C’est l’âge d’or. Bejaïa la douce inspirait le bien-être, la quiétude, l’attrait pour les sciences, la musique et le commerce. A la faveur d’un port très actif et ouvert outre-mer, la cité devenait un modèle de raffinement culturel. Un mode de vie et de mœurs qui n’étaient pas du goût d’Ibn Toumert, jeune étudiant venu de son petit village de l’Anti-Atlas marocain avec un caractère bien marqué par une rigueur ascétique. Il se préfigurait déjà dans sa divine mission de réformateur de l’islam et fondateur de la grande dynastie almohade qui règnera, du reste, sur un immense territoire jusqu’en Andalousie. L’année 1152 consacrera la chute du royaume. La ville est prise par Abdelmoumen. Le dernier Hammadide, Yahya ibn Abd al-Aziz s’embarque pour la Sicile et Bejaïa perd de son pouvoir et son attraction. Peu de temps après, Fibonacci découvre Bejaïa.

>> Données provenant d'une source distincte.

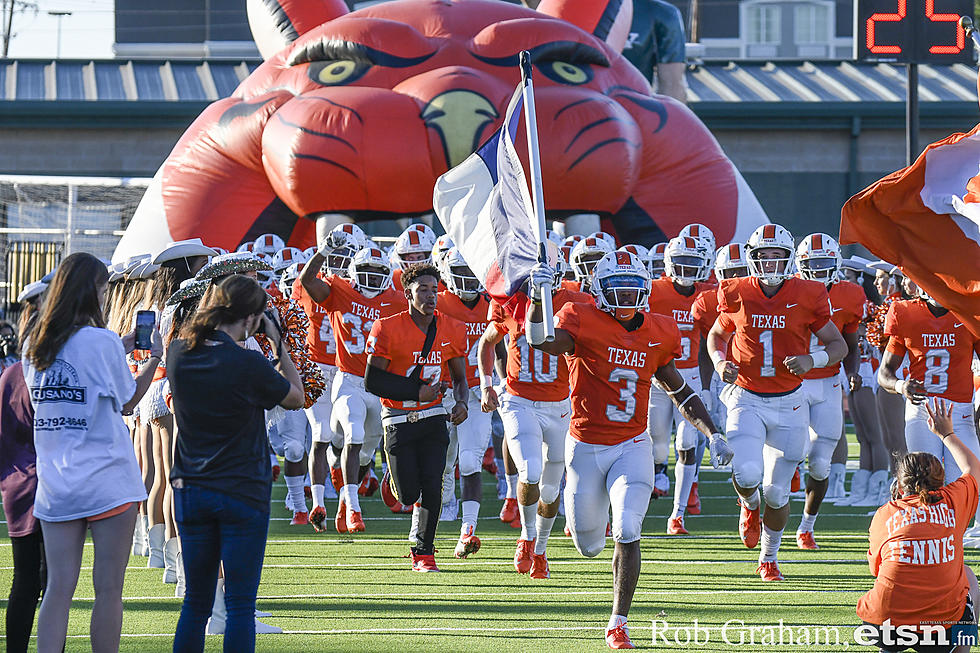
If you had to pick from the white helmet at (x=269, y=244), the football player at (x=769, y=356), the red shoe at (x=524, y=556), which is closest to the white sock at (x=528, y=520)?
the red shoe at (x=524, y=556)

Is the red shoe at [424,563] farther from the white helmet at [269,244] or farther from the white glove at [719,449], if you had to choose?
the white helmet at [269,244]

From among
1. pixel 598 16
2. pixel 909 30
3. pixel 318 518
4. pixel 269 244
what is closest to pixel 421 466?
pixel 318 518

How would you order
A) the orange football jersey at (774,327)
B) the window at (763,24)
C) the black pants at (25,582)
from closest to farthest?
the black pants at (25,582) → the orange football jersey at (774,327) → the window at (763,24)

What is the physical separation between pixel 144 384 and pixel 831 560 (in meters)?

Au-delà des vicissitudes de l’histoire, la ville continue son flux commercial vers Palerme, Marseille, Pise et Venise ou Gênes. On y exportait une gamme de produits bruts ou manufacturés. L’élève apprend vite. Il découvre une science qui l’incite comme un jeu. Le jeune Italien apprit la magie des chiffres arabes, l’usage du zéro et les fractions. Dès lors, il s’associe à son père. Il voyage souvent pour le compte de l’entreprise paternelle. Il devait effectuer des transactions avec des pays utilisant des monnaies et systèmes de comptabilité différents. Son esprit scientifique et novateur voyait les choses autrement : il souhaitait harmoniser les calculs commerciaux à des fins pratiques. Ses nouvelles méthodes permirent d’innover les applications arithmétiques et les calculs commerciaux. Ainsi naquit son œuvre majeure le Liber abaci en 1202 qui révolutionna les mathématiques et la finance en Occident. Il se passionna également pour la géométrie et la trigonométrie auxquels il consacra l’ouvrage Practica geometriae en 1220. Il fut également une figure imposante dans la résolution de problèmes mathématiques, domaine dans lequel il s’illustra brillamment devant l’empereur romain Fréderic II lors d’un concours exceptionnel, dont on retrouve les énigmes et solutions dans son ouvrage Flos publié en 1225.
Aujourd’hui considéré comme un précurseur qui a introduit en Occident le mystère des chiffres, inconnus jusqu’alors. Fibonacci n’a pas toujours reçu la considération qu’on lui doit. A peine publié, son ouvrage Liber abaci sera aussitôt interdit par le Vatican. Mais trop tard, l’Europe adoptera pour toujours les chiffres arabes et les mathématiques modernes comme une bénédiction venue de Bejaïa malgré les réticences du Vatican. Et il en sera ainsi, sans doute, encore longtemps. En hommage au savant italien, la plus belle promenade de la ville porte son nom.